Au milieu, Delph avait beau se démener et Westwood réguler, la frustration et les fautes gratuites laissèrent place aux bonnes intentions, pas mêmes invitées à rentrer sur le terrain. Si Arsenal mit une partie des chances de son côté pour remporter la FA Cup, avec notamment la meilleure prestation de la saison de Francis Coquelin, dont j’ai vivement critiqué l’évaluation générale médiatique ici-même, les Villans se sont faits estropier par leur propre ‘sauveur’ d’entraineur, Tim Sherwood, de leurs uniques chances de dérober le trophée aux Canonniers. Comment voulait-on, alors, qu’ils baissent leurs capuches pour sortir du bois et s’emparer du pré avec la volonté de gagnants qu’ils peuvent être. Tim Sherwood a bel et bien contribué au maintien de Villa, mais il a aussi participé activement à la déroute des siens face aux Gunners hier, par frousse.
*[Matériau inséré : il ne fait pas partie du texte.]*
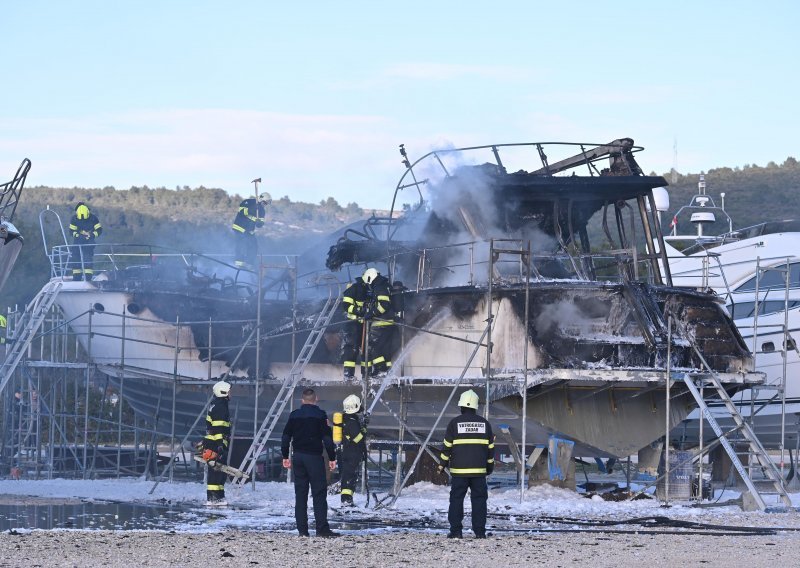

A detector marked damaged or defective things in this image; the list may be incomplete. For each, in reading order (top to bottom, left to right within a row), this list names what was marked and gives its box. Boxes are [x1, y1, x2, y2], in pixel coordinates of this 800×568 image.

burned yacht [0, 160, 30, 292]
burned yacht [9, 140, 764, 472]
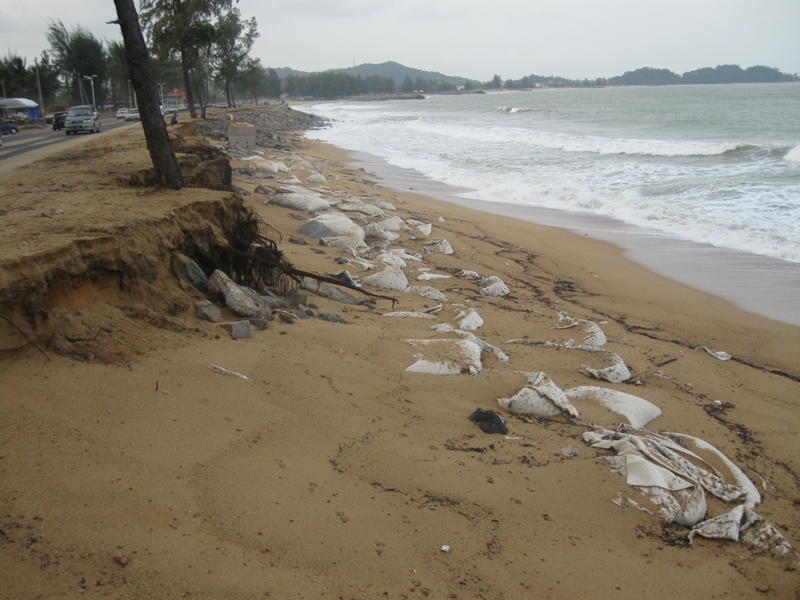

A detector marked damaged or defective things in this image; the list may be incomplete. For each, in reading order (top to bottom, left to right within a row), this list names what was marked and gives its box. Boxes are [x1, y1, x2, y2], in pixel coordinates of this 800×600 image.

torn sandbag [364, 268, 412, 290]
torn sandbag [478, 276, 510, 296]
torn sandbag [556, 312, 608, 344]
torn sandbag [406, 340, 482, 372]
torn sandbag [456, 330, 506, 364]
torn sandbag [580, 352, 628, 384]
torn sandbag [496, 372, 580, 420]
torn sandbag [564, 384, 660, 426]
torn sandbag [468, 410, 506, 434]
Ce malgré toute les apparences qu’il a pu mettre en travers de l’analyse. Tim Sherwood n’est ni James Bond, ni Robin Hood, mais simplement Tim Sherwood, un entraîneur – pour l’instant – banal de plus.

*massive est aussi transparent que trompeur : s’il figure la taille d’une chose, c’est aussi une image pour dire que cette chose a de l’importance ; une taille symbolique, en somme.